Iran vs Israel | Chronicles of a war foretold Premium
The Hindu
An in-depth understanding of the escalating Iran-Israel conflict, rooted in historical tensions and fuelled by geopolitical ambitions and survival strategies.
In July 1977, Mohammad Reza Pahlavi, the Shah of Iran, sent Lt. Gen. Hassan Toufanian, his Deputy Minister of War and Armaments, to Israel to hold secret talks with the newly formed Likud government of Menachem Begin. Three months earlier, the Shah had signed six ‘oil for arms’ contracts with Shimon Peres, the acting Prime Minister in the previous interim government. One of the contracts, code-named ‘Flower’, sought Israel to modify its advanced surface-to-surface missiles and sell them to Iran. Gen. Toufanian’s mission was to ensure that the change of government in Israel would not affect the deal. He met Maj. Gen. Ezer Weizman, Defence Minister in the Begin government, and both of them agreed to build a military co-production line — Israel was to provide the technical know-how and Iran the finances and test sites. As part of it, Israel promised to supply Iran with ballistic surface-to-surface missiles with a range of 700 km that could carry nuclear warheads, writes journalist Ronen Bergman in his book, The Secret War with Iran.
Iran-Israel conflict LIVE
But within two years, the relationship had turned upside down. The Shah was toppled by nationwide protests. Ayatollah Ruhollah Khomeini, a leading Shia cleric, arrived in Tehran in February 1979 from exile in Paris. Shia Islamists, under Khomeini’s leadership, took over the reins of the country and turned it into an Islamic Republic — a semidemocratic, theocratic state. The new Iran declared “liberation” of Jerusalem one of its key objectives. At the U.S. Embassy in Tehran, 66 Americans, including diplomats and civilian personnel, were taken hostage by revolutionaries. For revolutionary Iran, America, which had orchestrated the 1953 coup against nationalist Prime Minister Mohammed Mossaddegh and had been the principal backer of the Shah, was the “great Satan”, while Israel, the occupier of Palestine, was the “little Satan”.

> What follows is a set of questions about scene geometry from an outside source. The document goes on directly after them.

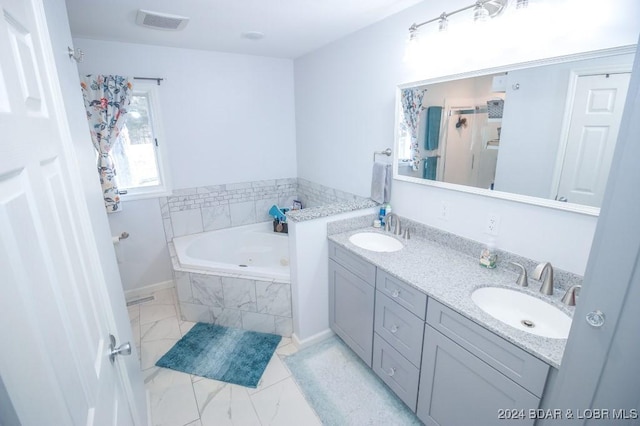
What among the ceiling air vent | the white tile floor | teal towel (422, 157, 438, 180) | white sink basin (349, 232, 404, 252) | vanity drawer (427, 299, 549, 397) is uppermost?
the ceiling air vent

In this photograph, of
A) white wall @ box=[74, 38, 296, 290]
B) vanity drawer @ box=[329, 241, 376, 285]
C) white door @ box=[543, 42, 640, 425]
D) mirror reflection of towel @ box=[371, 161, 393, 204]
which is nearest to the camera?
white door @ box=[543, 42, 640, 425]

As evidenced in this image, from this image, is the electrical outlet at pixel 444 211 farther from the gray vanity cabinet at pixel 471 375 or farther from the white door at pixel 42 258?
the white door at pixel 42 258

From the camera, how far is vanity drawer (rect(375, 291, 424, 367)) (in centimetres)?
153

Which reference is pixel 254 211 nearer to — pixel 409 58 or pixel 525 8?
pixel 409 58

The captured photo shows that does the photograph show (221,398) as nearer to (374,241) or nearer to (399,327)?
(399,327)

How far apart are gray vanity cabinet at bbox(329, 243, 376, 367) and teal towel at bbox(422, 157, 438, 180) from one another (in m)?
0.74

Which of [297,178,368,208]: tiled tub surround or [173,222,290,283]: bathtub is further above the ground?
[297,178,368,208]: tiled tub surround

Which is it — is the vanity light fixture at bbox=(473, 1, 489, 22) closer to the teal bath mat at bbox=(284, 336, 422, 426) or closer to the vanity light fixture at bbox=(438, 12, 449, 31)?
the vanity light fixture at bbox=(438, 12, 449, 31)

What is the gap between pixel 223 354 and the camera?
224 centimetres

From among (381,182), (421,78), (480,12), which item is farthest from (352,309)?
(480,12)

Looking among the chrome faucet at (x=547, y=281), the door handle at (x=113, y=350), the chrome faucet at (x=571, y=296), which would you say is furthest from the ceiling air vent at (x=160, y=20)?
the chrome faucet at (x=571, y=296)

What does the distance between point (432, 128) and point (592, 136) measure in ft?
2.78

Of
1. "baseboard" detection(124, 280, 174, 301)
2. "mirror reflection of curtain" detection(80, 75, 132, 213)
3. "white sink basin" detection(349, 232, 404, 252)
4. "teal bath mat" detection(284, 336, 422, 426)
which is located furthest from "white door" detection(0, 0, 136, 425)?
"baseboard" detection(124, 280, 174, 301)

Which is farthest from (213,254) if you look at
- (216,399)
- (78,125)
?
(78,125)
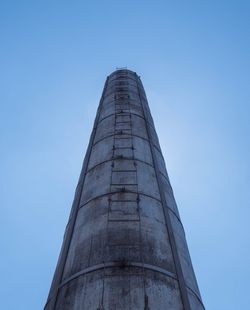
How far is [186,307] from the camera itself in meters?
7.35

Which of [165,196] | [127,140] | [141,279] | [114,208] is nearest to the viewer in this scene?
[141,279]

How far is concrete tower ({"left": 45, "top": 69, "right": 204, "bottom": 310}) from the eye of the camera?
23.9 ft

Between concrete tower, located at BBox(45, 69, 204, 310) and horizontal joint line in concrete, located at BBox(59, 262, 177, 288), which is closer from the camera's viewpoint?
concrete tower, located at BBox(45, 69, 204, 310)

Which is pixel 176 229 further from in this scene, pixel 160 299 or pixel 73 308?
pixel 73 308

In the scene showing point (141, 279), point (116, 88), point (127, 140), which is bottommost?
point (141, 279)

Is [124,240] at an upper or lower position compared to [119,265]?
upper

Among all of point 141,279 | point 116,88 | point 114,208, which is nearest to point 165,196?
point 114,208

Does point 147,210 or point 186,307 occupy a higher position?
point 147,210

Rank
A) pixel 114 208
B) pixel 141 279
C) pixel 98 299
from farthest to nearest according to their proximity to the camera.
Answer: pixel 114 208
pixel 141 279
pixel 98 299

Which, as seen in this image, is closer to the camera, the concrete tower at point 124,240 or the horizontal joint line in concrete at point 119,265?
the concrete tower at point 124,240

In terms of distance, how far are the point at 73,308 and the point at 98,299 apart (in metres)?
0.59

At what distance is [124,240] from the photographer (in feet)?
28.2

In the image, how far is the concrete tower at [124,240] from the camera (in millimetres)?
7285

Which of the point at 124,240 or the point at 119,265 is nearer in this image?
the point at 119,265
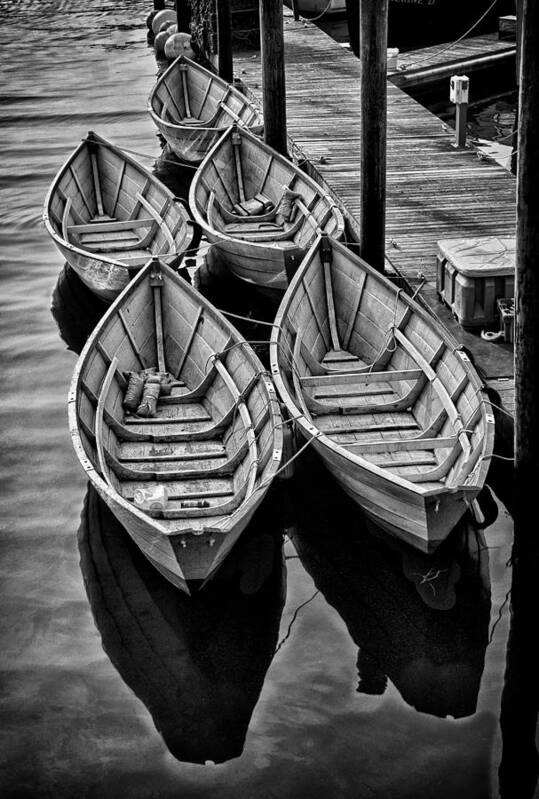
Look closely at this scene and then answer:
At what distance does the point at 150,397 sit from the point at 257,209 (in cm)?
682

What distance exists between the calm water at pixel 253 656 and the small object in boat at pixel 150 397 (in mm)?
1195

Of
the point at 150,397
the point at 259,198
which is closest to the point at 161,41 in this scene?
the point at 259,198

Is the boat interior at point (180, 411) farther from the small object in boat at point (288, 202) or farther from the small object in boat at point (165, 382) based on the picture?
the small object in boat at point (288, 202)

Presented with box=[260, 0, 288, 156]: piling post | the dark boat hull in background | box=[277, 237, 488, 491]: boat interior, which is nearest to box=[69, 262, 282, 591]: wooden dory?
box=[277, 237, 488, 491]: boat interior

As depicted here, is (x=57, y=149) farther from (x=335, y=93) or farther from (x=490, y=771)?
(x=490, y=771)

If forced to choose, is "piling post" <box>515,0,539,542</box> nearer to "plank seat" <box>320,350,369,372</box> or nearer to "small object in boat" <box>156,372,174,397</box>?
"plank seat" <box>320,350,369,372</box>

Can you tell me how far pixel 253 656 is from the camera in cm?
978

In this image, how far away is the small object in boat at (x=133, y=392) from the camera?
12.5 meters

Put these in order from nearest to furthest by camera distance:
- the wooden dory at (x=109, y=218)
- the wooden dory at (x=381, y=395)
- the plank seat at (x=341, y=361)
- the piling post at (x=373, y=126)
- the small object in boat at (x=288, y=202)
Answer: the wooden dory at (x=381, y=395), the plank seat at (x=341, y=361), the piling post at (x=373, y=126), the wooden dory at (x=109, y=218), the small object in boat at (x=288, y=202)

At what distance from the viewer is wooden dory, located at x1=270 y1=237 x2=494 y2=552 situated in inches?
402

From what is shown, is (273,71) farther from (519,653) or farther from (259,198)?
(519,653)

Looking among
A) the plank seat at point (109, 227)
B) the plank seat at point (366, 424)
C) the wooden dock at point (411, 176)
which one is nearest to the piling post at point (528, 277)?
the wooden dock at point (411, 176)

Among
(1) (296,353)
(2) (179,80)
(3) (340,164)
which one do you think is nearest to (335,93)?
(2) (179,80)

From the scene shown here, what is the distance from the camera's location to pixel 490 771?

The revolution did not just transform Iran; it was also a geopolitical earthquake. If the Shah’s Iran had been one of the pillars of the U.S.-Israel alliance, Khomeini’s Iran emerged as this alliance’s top nemesis. Forty-seven years later, that enmity has escalated into a full-blown war, with Israel and the U.S. launching air strikes in Iran and Tehran retaliating against Israel and American bases in the region.
The Islamic Republic was born in a region that was already witnessing new currents in Arab-Israeli relations. In 1978, Egypt became the first Arab country to recognise Israel, in return for the Sinai Peninsula which Israel had seized in the 1967 War. Arab countries, though still supportive of the Palestinian cause, were moving away from the phase of confrontation with Israel. For Shia revolutionary Iran, its support for Palestine was not only a religious duty but also a practical foreign policy move aimed at winning over the Muslim world, bridging the Shia-Sunni divide. Israel, which established conventional deterrence against Arab countries in the region, saw a new enemy emerging. The rivalry between Israel and Iran has shaped West Asia’s geopolitics ever since.
With support from the U.S. and other Western partners, Israel, a nuclear-armed country, has emerged as the most powerful military in the region. On the other side, Iran, which faced American sanctions immediately after the revolution, turned to building and supporting a network of militias. In the early 1980s, Iran helped create Hezbollah, a Lebanese Shia movement. And in the 1990s, it doubled down on its support for Hamas and the Islamic Jihad. When the Oslo process, which promised a two-state solution to the Palestine question, collapsed in the latter half of the 1990s, Hamas emerged as a major pillar of the Palestinian resistance. This, in turn, turned Iran into a key player in the Israel-Palestine crisis.